How JioCinema live streams IPL to 20 million concurrent devices?

Published in

Debugging Diaries

2 min readMay 23, 2024

While scrolling through YouTube, I came across a recommended video that piqued my interest. Fascinated by large-scale systems, I decided to listen to the conversation between Arpit Bhayani and Prachi Sharma. Here are key take aways from this:

Handling System Failures and Setting Priorities

Things will inevitably go wrong. No matter how much effort you put into making your system robust, failures are bound to happen. It’s all about how you handle these issues and set your priorities correctly. Prachi shared valuable insights on how they classify features into P0, P1, and P2 categories. By prioritizing these features appropriately, they can take action and address issues effectively while keeping the system running smoothly.

Ensuring Seamless User Experience Despite Errors

Prachi also emphasized that customers should not always be presented with an error screen when something goes wrong. For example, if the chat feature fails during a live match, it shouldn’t interrupt the entire stream with an error message. Instead, the main content should continue running smoothly, ensuring a seamless experience of primary features for the users even if secondary features encounter issues. This approach helps maintain user satisfaction and minimizes disruptions.

**YOUR GOAL**: Return verbatim the part of the JioCinema streaming post that begins at the words "While scrolling through" and stops after "system running smoothly.". The data after this point is separate material, unrelated to the JioCinema streaming post.

**DATASET EXTRACT**:
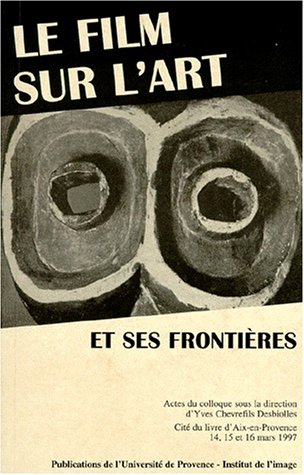 Couverture du livre : Le Film sur l'Art et ses frontières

**TASK ANSWER**:
While scrolling through YouTube, I came across a recommended video that piqued my interest. Fascinated by large-scale systems, I decided to listen to the conversation between Arpit Bhayani and Prachi Sharma. Here are key take aways from this:

Handling System Failures and Setting Priorities

Things will inevitably go wrong. No matter how much effort you put into making your system robust, failures are bound to happen. It’s all about how you handle these issues and set your priorities correctly. Prachi shared valuable insights on how they classify features into P0, P1, and P2 categories. By prioritizing these features appropriately, they can take action and address issues effectively while keeping the system running smoothly.